<<<<

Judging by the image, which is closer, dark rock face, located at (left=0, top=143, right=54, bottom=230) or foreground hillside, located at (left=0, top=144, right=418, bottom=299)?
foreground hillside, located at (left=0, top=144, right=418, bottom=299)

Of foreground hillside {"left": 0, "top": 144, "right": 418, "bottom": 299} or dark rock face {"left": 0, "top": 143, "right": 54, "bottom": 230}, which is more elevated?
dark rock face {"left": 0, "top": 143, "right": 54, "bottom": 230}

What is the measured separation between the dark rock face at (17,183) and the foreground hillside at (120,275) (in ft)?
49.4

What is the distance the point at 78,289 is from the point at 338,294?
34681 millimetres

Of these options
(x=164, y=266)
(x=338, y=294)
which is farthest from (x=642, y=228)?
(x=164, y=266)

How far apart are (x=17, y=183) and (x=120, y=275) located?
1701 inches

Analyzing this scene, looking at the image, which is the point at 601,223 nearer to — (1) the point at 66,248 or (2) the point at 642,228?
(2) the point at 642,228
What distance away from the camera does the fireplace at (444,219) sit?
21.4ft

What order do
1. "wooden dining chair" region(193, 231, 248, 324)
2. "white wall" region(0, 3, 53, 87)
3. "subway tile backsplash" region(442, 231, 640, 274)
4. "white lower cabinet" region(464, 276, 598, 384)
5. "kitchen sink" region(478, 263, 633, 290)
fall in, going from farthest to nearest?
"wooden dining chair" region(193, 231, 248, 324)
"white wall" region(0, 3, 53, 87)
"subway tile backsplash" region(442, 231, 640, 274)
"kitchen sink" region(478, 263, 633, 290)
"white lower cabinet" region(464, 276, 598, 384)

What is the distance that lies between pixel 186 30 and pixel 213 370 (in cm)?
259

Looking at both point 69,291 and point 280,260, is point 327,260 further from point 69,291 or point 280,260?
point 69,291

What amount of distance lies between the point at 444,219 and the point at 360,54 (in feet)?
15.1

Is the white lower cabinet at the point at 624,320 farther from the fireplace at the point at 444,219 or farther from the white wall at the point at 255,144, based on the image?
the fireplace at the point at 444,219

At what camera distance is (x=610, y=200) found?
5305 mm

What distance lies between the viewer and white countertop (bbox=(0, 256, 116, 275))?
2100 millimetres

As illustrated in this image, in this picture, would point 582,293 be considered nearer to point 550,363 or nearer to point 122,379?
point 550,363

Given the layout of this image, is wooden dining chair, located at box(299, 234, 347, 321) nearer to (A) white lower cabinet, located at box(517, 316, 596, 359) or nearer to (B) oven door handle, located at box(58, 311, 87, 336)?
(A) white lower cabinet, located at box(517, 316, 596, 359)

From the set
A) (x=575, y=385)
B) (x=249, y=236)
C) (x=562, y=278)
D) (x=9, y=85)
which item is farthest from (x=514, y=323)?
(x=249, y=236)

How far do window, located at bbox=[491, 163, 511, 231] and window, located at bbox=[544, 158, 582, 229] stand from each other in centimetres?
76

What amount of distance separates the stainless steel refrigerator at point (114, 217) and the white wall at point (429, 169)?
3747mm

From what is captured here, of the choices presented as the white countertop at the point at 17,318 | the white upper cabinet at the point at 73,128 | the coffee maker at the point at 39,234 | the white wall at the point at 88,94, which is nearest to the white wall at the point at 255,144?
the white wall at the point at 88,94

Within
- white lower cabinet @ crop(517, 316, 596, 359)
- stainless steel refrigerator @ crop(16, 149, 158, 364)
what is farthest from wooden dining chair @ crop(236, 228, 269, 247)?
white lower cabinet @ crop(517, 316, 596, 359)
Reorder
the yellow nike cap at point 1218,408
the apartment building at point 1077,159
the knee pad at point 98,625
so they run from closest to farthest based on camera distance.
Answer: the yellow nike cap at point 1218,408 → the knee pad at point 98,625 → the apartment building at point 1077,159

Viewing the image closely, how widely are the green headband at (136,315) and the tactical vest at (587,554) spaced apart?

>>>>

# Work required
Can you rewrite the listing above with "measured separation" changed to "straight-line distance" and nothing else altered?

# Exercise output
Judging by the image, which is closer, dark rock face, located at (left=0, top=143, right=54, bottom=230) or foreground hillside, located at (left=0, top=144, right=418, bottom=299)?
foreground hillside, located at (left=0, top=144, right=418, bottom=299)

Of foreground hillside {"left": 0, "top": 144, "right": 418, "bottom": 299} or dark rock face {"left": 0, "top": 143, "right": 54, "bottom": 230}, which is more elevated?
dark rock face {"left": 0, "top": 143, "right": 54, "bottom": 230}

What is the straight-line distance between the dark rock face at (17,183) and the foreground hillside at (120,275) (in ft)?
49.4

What is the distance the point at 78,289 is from the point at 338,294?
34681 millimetres

Of these options
(x=164, y=266)
(x=338, y=294)
which is farthest from (x=642, y=228)?
(x=164, y=266)

How far apart are (x=17, y=183) and (x=120, y=275) located?
1701 inches

Analyzing this scene, looking at the image, which is the point at 601,223 nearer to — (1) the point at 66,248 or (2) the point at 642,228?
(2) the point at 642,228
What distance away from the camera does the fireplace at (444,219) sit?
21.4ft

What order do
1. "wooden dining chair" region(193, 231, 248, 324)
2. "white wall" region(0, 3, 53, 87)
3. "subway tile backsplash" region(442, 231, 640, 274)
4. "white lower cabinet" region(464, 276, 598, 384)
5. "kitchen sink" region(478, 263, 633, 290)
fall in, going from farthest to nearest?
"wooden dining chair" region(193, 231, 248, 324)
"white wall" region(0, 3, 53, 87)
"subway tile backsplash" region(442, 231, 640, 274)
"kitchen sink" region(478, 263, 633, 290)
"white lower cabinet" region(464, 276, 598, 384)

What is the distance that lies between pixel 186 30 and pixel 213 370 (in cm)?
259

Looking at both point 69,291 and point 280,260, is point 327,260 further from point 69,291 or point 280,260?
point 69,291

What amount of distance lies between the point at 444,219 and the point at 360,54 (in feet)?
15.1

Is the white lower cabinet at the point at 624,320 farther from the fireplace at the point at 444,219 or farther from the white wall at the point at 255,144, based on the image?
the fireplace at the point at 444,219

At what camera distance is (x=610, y=200) found?
5305 mm

What distance lies between the viewer and white countertop (bbox=(0, 256, 116, 275))?
2100 millimetres

As illustrated in this image, in this picture, would point 582,293 be considered nearer to point 550,363 or nearer to point 122,379?
point 550,363

Given the layout of this image, is wooden dining chair, located at box(299, 234, 347, 321) nearer to (A) white lower cabinet, located at box(517, 316, 596, 359) or nearer to (B) oven door handle, located at box(58, 311, 87, 336)?
(A) white lower cabinet, located at box(517, 316, 596, 359)

From the set
A) (x=575, y=385)
B) (x=249, y=236)
C) (x=562, y=278)
D) (x=9, y=85)
which item is farthest from (x=514, y=323)?
(x=249, y=236)

How far do window, located at bbox=[491, 163, 511, 231] and window, located at bbox=[544, 158, 582, 229] stand from each other in centimetres?
76

What amount of distance separates the stainless steel refrigerator at point (114, 217) and the white wall at point (429, 169)?
3747mm

From what is captured here, of the choices presented as the white countertop at the point at 17,318 | the white upper cabinet at the point at 73,128 | the coffee maker at the point at 39,234 | the white wall at the point at 88,94, which is nearest to the white wall at the point at 255,144?
the white wall at the point at 88,94

Within
- white lower cabinet @ crop(517, 316, 596, 359)
- stainless steel refrigerator @ crop(16, 149, 158, 364)
what is farthest from wooden dining chair @ crop(236, 228, 269, 247)?
white lower cabinet @ crop(517, 316, 596, 359)
Reorder
the yellow nike cap at point 1218,408
the apartment building at point 1077,159
the knee pad at point 98,625
so they run from closest to farthest based on camera distance.
Answer: the yellow nike cap at point 1218,408 → the knee pad at point 98,625 → the apartment building at point 1077,159

Viewing the image closely, how widely are the green headband at (136,315) and the tactical vest at (587,554) spaced apart?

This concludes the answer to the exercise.